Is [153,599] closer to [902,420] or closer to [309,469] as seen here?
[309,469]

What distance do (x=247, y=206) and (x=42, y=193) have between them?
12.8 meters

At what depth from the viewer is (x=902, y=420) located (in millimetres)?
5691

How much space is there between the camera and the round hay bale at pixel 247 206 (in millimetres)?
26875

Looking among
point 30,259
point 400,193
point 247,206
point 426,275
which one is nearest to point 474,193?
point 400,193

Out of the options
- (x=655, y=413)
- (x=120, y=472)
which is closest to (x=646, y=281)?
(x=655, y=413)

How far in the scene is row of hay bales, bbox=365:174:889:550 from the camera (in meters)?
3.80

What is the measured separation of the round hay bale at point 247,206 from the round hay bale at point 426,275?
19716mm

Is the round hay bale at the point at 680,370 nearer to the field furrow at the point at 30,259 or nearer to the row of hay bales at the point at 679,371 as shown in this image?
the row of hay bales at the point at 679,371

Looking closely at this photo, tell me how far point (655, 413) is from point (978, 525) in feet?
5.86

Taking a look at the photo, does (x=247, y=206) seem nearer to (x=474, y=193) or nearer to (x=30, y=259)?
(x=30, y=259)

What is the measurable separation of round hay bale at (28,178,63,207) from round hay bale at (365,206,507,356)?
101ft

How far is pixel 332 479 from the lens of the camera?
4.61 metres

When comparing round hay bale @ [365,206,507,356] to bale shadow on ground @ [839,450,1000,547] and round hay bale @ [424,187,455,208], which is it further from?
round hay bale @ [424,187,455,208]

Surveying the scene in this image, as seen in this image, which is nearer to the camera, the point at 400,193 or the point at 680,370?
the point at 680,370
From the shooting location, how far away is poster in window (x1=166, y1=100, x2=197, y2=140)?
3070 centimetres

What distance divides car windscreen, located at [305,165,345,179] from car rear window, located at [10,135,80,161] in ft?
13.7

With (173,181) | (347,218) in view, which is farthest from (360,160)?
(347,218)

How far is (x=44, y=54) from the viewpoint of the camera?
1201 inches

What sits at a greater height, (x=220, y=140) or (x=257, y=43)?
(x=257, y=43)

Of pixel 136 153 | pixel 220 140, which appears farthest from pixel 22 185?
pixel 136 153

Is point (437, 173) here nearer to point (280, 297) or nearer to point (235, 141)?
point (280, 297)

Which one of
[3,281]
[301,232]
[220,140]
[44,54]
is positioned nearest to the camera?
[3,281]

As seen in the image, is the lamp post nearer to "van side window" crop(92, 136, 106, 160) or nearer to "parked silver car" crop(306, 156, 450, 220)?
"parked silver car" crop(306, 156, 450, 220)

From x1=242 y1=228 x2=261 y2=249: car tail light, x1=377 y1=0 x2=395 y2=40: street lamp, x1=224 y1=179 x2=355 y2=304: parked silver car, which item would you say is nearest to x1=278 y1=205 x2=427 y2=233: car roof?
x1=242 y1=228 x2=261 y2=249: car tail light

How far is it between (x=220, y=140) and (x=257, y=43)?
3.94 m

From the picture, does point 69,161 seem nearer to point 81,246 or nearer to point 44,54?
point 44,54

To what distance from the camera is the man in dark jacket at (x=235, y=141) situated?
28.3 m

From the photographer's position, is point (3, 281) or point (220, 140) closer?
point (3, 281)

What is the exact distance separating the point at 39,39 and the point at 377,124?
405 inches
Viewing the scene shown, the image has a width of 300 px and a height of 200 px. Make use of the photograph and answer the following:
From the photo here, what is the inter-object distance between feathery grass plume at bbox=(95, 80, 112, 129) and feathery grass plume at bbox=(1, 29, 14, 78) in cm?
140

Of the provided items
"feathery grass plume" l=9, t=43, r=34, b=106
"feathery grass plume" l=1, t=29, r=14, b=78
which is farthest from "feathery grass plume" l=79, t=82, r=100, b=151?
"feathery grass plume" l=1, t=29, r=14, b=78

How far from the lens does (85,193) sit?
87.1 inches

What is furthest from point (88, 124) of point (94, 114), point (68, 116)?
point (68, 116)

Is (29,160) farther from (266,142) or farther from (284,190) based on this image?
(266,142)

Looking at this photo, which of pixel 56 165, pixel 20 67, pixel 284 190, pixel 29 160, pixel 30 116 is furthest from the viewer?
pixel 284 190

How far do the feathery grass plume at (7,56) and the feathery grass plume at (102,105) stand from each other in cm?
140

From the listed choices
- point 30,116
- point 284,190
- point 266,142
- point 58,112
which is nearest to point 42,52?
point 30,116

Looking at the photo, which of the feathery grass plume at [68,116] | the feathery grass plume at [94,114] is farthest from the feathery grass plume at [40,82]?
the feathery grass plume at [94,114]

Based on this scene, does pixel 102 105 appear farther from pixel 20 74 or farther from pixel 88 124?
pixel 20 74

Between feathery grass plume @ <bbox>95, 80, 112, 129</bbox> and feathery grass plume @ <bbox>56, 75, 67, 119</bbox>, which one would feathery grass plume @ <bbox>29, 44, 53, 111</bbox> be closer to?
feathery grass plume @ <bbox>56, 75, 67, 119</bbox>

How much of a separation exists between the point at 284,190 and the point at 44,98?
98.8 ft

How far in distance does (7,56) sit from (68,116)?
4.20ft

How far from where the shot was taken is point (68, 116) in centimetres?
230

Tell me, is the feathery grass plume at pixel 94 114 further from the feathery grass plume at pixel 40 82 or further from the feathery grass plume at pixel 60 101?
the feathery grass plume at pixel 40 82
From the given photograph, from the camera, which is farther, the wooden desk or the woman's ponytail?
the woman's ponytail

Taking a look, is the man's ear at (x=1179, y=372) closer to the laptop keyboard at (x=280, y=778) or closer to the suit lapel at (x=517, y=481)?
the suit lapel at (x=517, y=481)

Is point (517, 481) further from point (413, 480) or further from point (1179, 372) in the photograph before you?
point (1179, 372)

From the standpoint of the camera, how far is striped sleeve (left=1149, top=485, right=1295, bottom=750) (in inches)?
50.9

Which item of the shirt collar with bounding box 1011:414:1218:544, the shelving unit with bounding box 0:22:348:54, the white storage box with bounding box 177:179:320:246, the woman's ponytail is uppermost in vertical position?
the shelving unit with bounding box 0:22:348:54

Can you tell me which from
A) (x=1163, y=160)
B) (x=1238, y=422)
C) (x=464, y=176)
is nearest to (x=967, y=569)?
_____
### TASK BRIEF
Extract the whole listing, character for character.

### OUTPUT BELOW
Is [153,599] closer to [902,420] or closer to [309,469] as seen here?
[309,469]

What distance do (x=247, y=206) and (x=42, y=193) have between them?
12.8 meters

At what depth from the viewer is (x=902, y=420) located (in millimetres)?
5691

How much space is there between the camera and the round hay bale at pixel 247 206 (in millimetres)?
26875

Looking among
point 30,259
point 400,193
point 247,206
point 426,275
which one is nearest to point 474,193?
point 400,193

Out of the options
- (x=655, y=413)
- (x=120, y=472)
which is closest to (x=646, y=281)?
(x=655, y=413)

How far in the scene is row of hay bales, bbox=365:174:889:550 from the camera (in meters)?
3.80

What is the measured separation of the round hay bale at point 247,206 from the round hay bale at point 426,275?
19716mm

Is the round hay bale at the point at 680,370 nearer to the field furrow at the point at 30,259 or nearer to the row of hay bales at the point at 679,371 as shown in this image?
the row of hay bales at the point at 679,371

Looking closely at this photo, tell me how far point (655, 413) is from point (978, 525) in feet?
5.86

Taking a look at the photo, does (x=247, y=206) seem nearer to (x=474, y=193) or nearer to (x=30, y=259)?
(x=30, y=259)

What is the measurable separation of round hay bale at (28,178,63,207) from round hay bale at (365,206,507,356)?
101ft

How far is pixel 332 479 from the lens of the camera?
4.61 metres

When comparing round hay bale @ [365,206,507,356] to bale shadow on ground @ [839,450,1000,547] and round hay bale @ [424,187,455,208], which is it further from?
round hay bale @ [424,187,455,208]

Surveying the scene in this image, as seen in this image, which is nearer to the camera, the point at 400,193 or the point at 680,370?
the point at 680,370
From the shooting location, how far away is poster in window (x1=166, y1=100, x2=197, y2=140)?
3070 centimetres

What distance divides car windscreen, located at [305,165,345,179] from car rear window, located at [10,135,80,161] in ft?
13.7

With (173,181) | (347,218) in view, which is farthest from (360,160)?
(347,218)

How far is (x=44, y=54) from the viewpoint of the camera?
1201 inches

What sits at a greater height, (x=220, y=140) or (x=257, y=43)?
(x=257, y=43)

Of pixel 136 153 | pixel 220 140, which appears farthest from pixel 22 185?
pixel 136 153

Is point (437, 173) here nearer to point (280, 297) or nearer to point (235, 141)?
point (280, 297)

Which one of
[3,281]
[301,232]
[220,140]
[44,54]
is positioned nearest to the camera?
[3,281]

As seen in the image, is the lamp post nearer to "van side window" crop(92, 136, 106, 160) or nearer to "parked silver car" crop(306, 156, 450, 220)?
"parked silver car" crop(306, 156, 450, 220)

From x1=242 y1=228 x2=261 y2=249: car tail light, x1=377 y1=0 x2=395 y2=40: street lamp, x1=224 y1=179 x2=355 y2=304: parked silver car, which item would you say is nearest to x1=278 y1=205 x2=427 y2=233: car roof?
x1=242 y1=228 x2=261 y2=249: car tail light

How far is it between (x=220, y=140) and (x=257, y=43)?
3.94 m

From the picture, does point 69,161 seem nearer to point 81,246 or nearer to point 44,54?
point 44,54

To what distance from the camera is the man in dark jacket at (x=235, y=141) situated?
28.3 m

From the photographer's position, is point (3, 281) or point (220, 140) closer?
point (3, 281)

What is the exact distance separating the point at 39,39 and the point at 377,124?
405 inches
Viewing the scene shown, the image has a width of 300 px and a height of 200 px. Make use of the photograph and answer the following:
From the photo here, what is the inter-object distance between feathery grass plume at bbox=(95, 80, 112, 129) and feathery grass plume at bbox=(1, 29, 14, 78) in cm?
140

Of the provided items
"feathery grass plume" l=9, t=43, r=34, b=106
"feathery grass plume" l=1, t=29, r=14, b=78
which is farthest from "feathery grass plume" l=79, t=82, r=100, b=151?
"feathery grass plume" l=1, t=29, r=14, b=78

How far from the lens does (85,193) sit?
87.1 inches

What is furthest from point (88, 124) of point (94, 114), point (68, 116)?
point (68, 116)

Is (29,160) farther from (266,142) or farther from (284,190) based on this image?
(266,142)

Looking at this photo, which of pixel 56 165, pixel 20 67, pixel 284 190, pixel 29 160, pixel 30 116 is furthest from the viewer?
pixel 284 190

How far do the feathery grass plume at (7,56) and the feathery grass plume at (102,105) stand from each other in cm?
140

From the listed choices
- point 30,116
- point 284,190
- point 266,142
- point 58,112
which is nearest to point 42,52?
point 30,116

Looking at the photo, which of the feathery grass plume at [68,116] | the feathery grass plume at [94,114] is farthest from the feathery grass plume at [40,82]?
the feathery grass plume at [94,114]

Based on this scene, does pixel 102 105 appear farther from pixel 20 74 or farther from pixel 88 124?
pixel 20 74

Between feathery grass plume @ <bbox>95, 80, 112, 129</bbox> and feathery grass plume @ <bbox>56, 75, 67, 119</bbox>, which one would feathery grass plume @ <bbox>29, 44, 53, 111</bbox> be closer to?
feathery grass plume @ <bbox>56, 75, 67, 119</bbox>

How much of a separation exists between the point at 284,190 and the point at 44,98?
98.8 ft

How far in distance does (7,56) sit from (68,116)?
4.20ft

How far from where the shot was taken is point (68, 116) in centimetres?
230

Tell me, is the feathery grass plume at pixel 94 114 further from the feathery grass plume at pixel 40 82 or further from the feathery grass plume at pixel 60 101?
the feathery grass plume at pixel 40 82
From the given photograph, from the camera, which is farther, the wooden desk or the woman's ponytail?
the woman's ponytail

Taking a look, is the man's ear at (x=1179, y=372) closer to the laptop keyboard at (x=280, y=778) or closer to the suit lapel at (x=517, y=481)?
the suit lapel at (x=517, y=481)

Is point (517, 481) further from point (413, 480) or further from point (1179, 372) in the photograph before you?
point (1179, 372)

From the standpoint of the camera, how far is striped sleeve (left=1149, top=485, right=1295, bottom=750) (in inches)?
50.9

Which item of the shirt collar with bounding box 1011:414:1218:544, the shelving unit with bounding box 0:22:348:54, the white storage box with bounding box 177:179:320:246, the woman's ponytail is uppermost in vertical position?
the shelving unit with bounding box 0:22:348:54

Can you tell me which from
A) (x=1163, y=160)
B) (x=1238, y=422)
C) (x=464, y=176)
is nearest to (x=967, y=569)?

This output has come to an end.